Los zombis, en su encarnación estadounidense, despojan a la tierra de sus partes esenciales: la humanidad, la naturaleza, la supervivencia. Pensemos en la Georgia de The Walking Dead, una extensión desolada pero extrañamente idílica de campamentos, campos, moteles abandonados y claros del bosque. En este sentido, los escenarios zombi postapocalípticos son tan utópicos como distópicos.
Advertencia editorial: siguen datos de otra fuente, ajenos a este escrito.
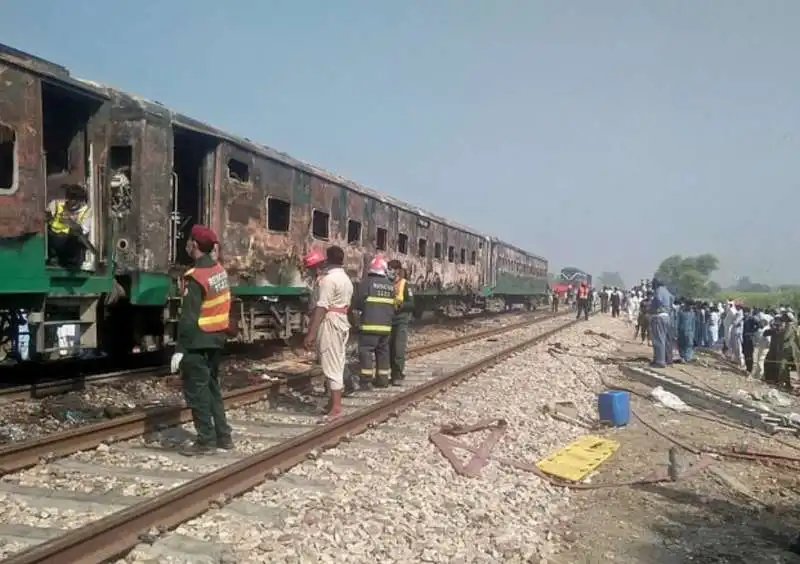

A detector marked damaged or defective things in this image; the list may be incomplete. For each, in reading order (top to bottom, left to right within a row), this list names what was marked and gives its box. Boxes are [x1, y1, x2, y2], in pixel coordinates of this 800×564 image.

burned train car [0, 43, 506, 362]
burned train car [488, 237, 552, 308]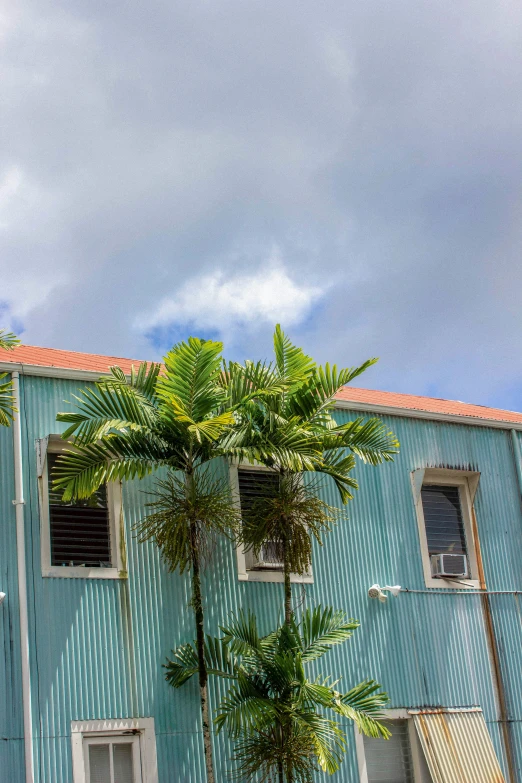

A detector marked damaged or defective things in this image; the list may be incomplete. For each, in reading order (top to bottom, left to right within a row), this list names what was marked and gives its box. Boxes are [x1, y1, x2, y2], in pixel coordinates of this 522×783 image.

rusty metal panel [410, 712, 504, 783]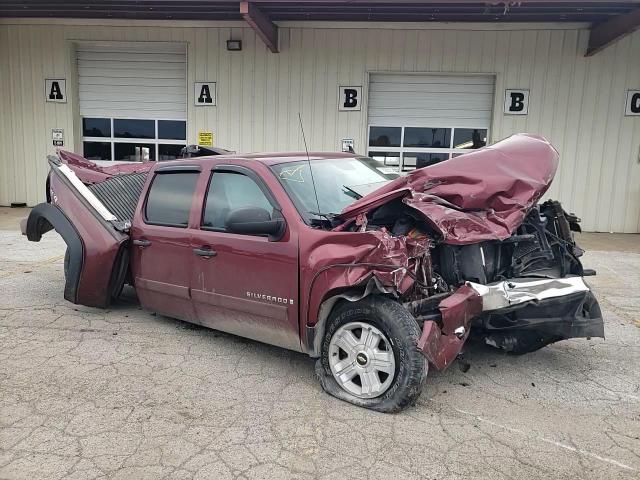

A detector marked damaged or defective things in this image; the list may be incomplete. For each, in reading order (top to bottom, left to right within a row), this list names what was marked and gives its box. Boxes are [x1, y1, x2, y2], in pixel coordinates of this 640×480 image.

crumpled hood [338, 134, 556, 244]
detached fender [23, 203, 84, 304]
wrecked red truck [22, 134, 604, 412]
damaged front end [330, 135, 604, 372]
crushed bumper [418, 276, 604, 370]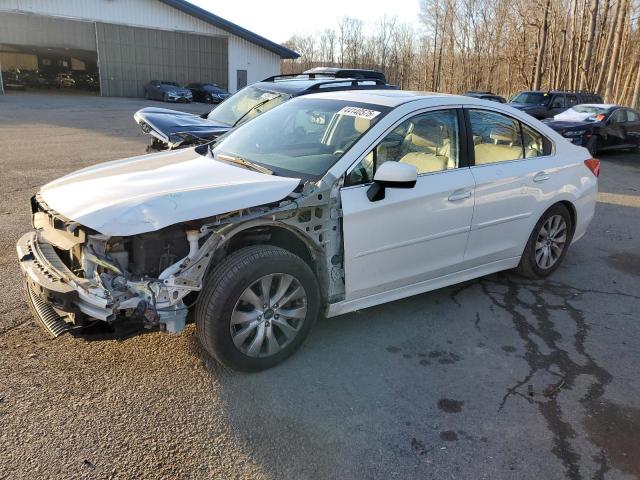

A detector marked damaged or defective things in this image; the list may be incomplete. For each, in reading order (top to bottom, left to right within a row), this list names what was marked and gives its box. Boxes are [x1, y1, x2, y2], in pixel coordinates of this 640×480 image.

broken bumper cover [16, 232, 115, 330]
damaged front bumper [16, 231, 115, 336]
damaged white car [16, 91, 600, 372]
crack in pavement [450, 274, 616, 480]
El paisaje está libre de plantas industriales, torres petrolíferas, desarrollos inmobiliarios, atascos, obras de construcción y plagas urbanas.
Con sólo un puñado de supervivientes frente a un paisaje descarnado de marrones y verdes, las decisiones de cada persona adquieren una importancia desmesurada, a menudo con un significado de vida o muerte. Como dijo la antigua estudiante de doctorado de Stanford Angela Vidergar a Live Science en 2013, «Las decisiones éticas que los supervivientes tienen que tomar bajo coacción y las acciones que siguen a esas elecciones son muy diferentes a cualquier cosa que hubieran hecho en su vida normal.» La importancia de la vida de los personajes en The Walking Dead está implícita, porque la suya es la única historia que queda por contar. Y eso, por supuesto, es la clave de su poder fantasioso: ¿Quién no querría evadirse en personajes que llevan vidas de infalible importancia, con su supervivencia y la resistencia de la raza humana perpetuamente en juego?